Is {fastDummies} any better than {stats} to create dummy variables? Let’s find out.
Author
Rahul
Published
December 16, 2020
tl;dr
{stats} continues to dominate the speed tests
{fastDummies} had similar speeds only for dataframes with rows ~1M
{dummy} and {dummies} are the slowest
Motivation
In 2017, I compared the performance of four packages {stats}, {dummies}, {dummy} and {caret} to create dummy variables in this post.

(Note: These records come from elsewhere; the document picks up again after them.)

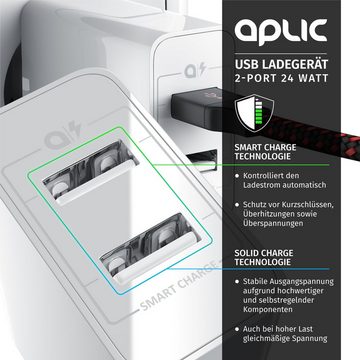 Aplic USB-Ladegerät (4800 mA, 2 Port Nezteil mit Smart Charge + Solid Charge, Leistungsstarke 24W)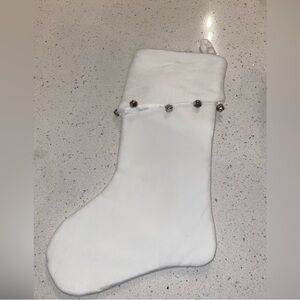 3 pack - White Fuzzy Christmas Stockings with Bells - NWT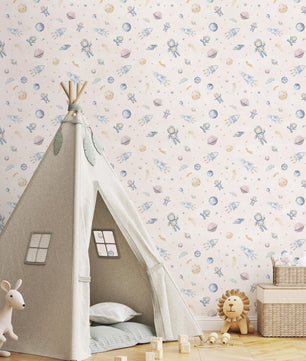 Papel para paredes Mosaico astronauta infantil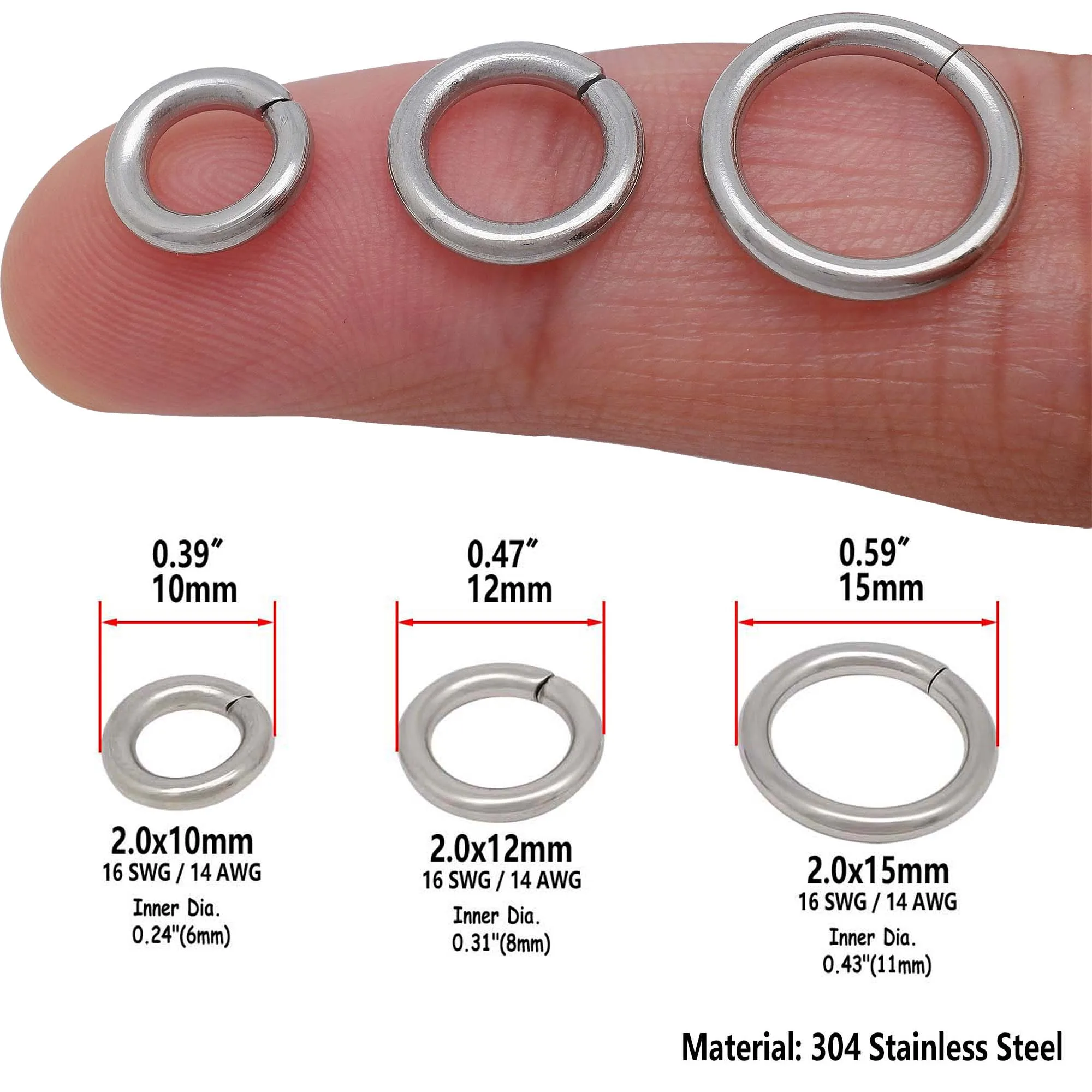 스테인리스강 점프 링, 원형 금속 분할 폐쇄, 250, 1000, 5000 개, 7mm, 15mm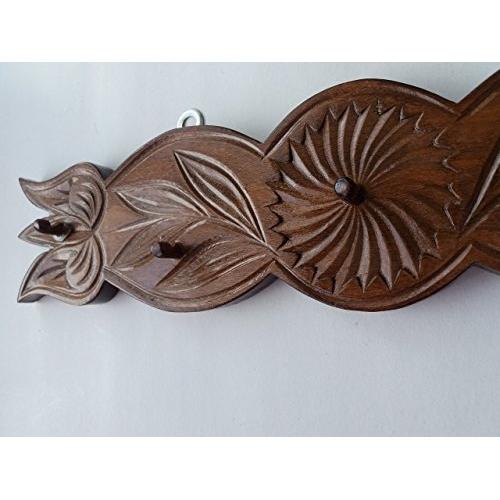 Brown wooden handcarved key hanger key rack, jewelry hanger, new home gift, key wall organizer ,wall key holder , rustic wood wall hook Brown wooden handcarved key hanger key rack, jewelry hanger, new home gift, key wall organizer ,wall key holder , rustic wood wall hook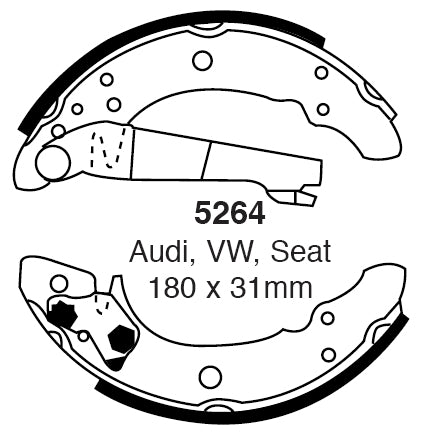 EBC Bremsbacken Hinterachse 5264  für Audi 80 1.6 D (40kw/ 54PS) Baujahr: 08/80-08/86 mit HSN TSN: 0591 320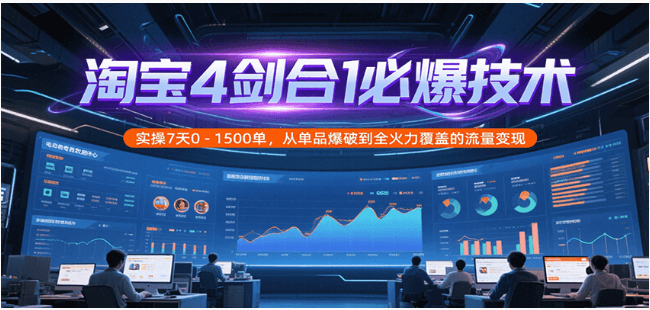 淘宝 4 剑合 1 必爆技术：7 天 0-1500 单，全链路流量变现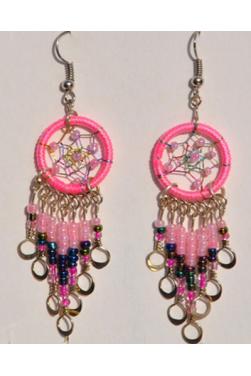 Boucles d'oreilles attrape rêves rose pâle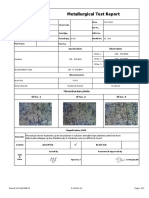 Metallurgical Test Report: Specification Observation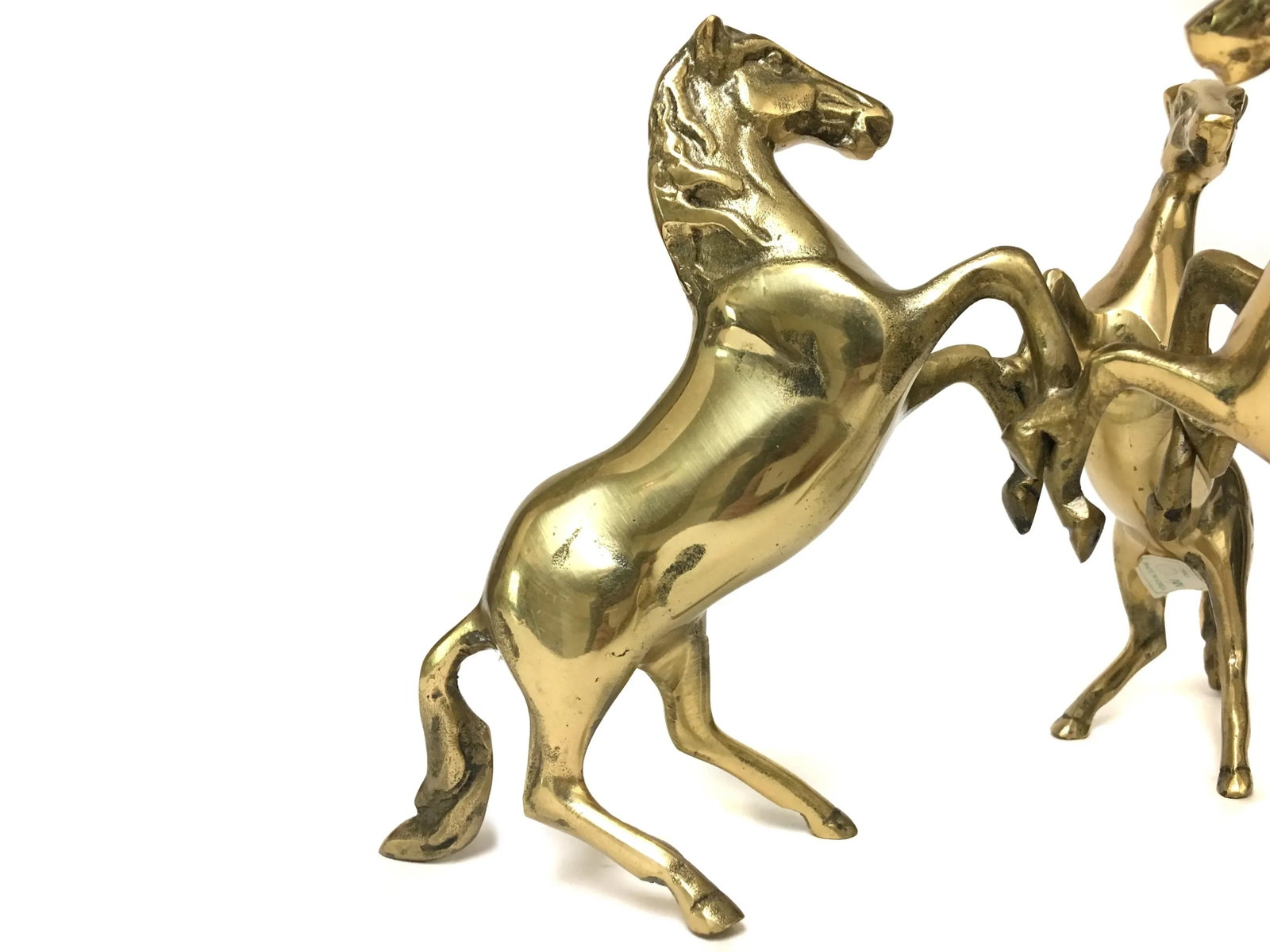 Three Brass Horses Holding Crystal Diamond Candle Holder - 9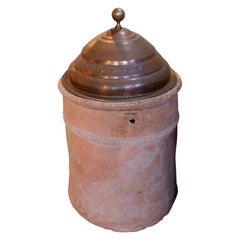 19th Terracotta Well Spout with Engraved Copper Lid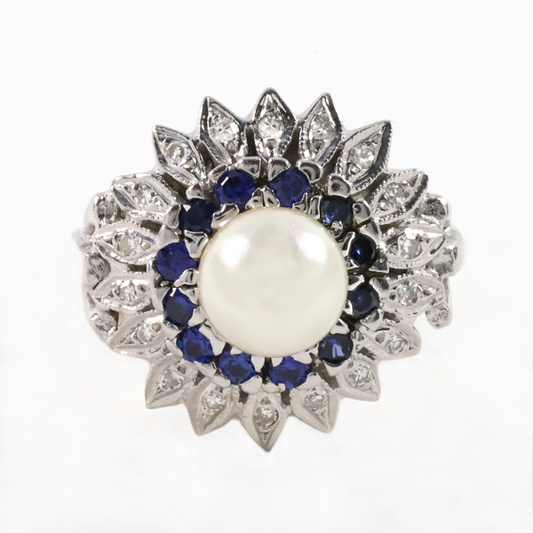 Inel Cu Diamante, Perla & Safir de Ceylon din Aur Alb 14k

Jacob Kaplan of UPenn has created a new package {fastdummies} which claims to be faster than other existing packages.
Let’s test it out.
Machine
I’m running these tests on a 2019 MacBook Pro running macOS Catalina (10.15.7) on a 2.4 GHz 8-Core Intel i9 with 32 MB 2400 MHz DDR4, in a docker container running:
platform x86_64-pc-linux-gnu
arch x86_64
os linux-gnu
system x86_64, linux-gnu
status
major 4
minor 0.0
year 2020
month 04
day 24
svn rev 78286
language R
version.string R version 4.0.0 (2020-04-24)
nickname Arbor Day
Interestingly, number of levels per factor have little/no impact on performance for stats, caret and dummies. fastDummies & dummies show a positive correlation to levels.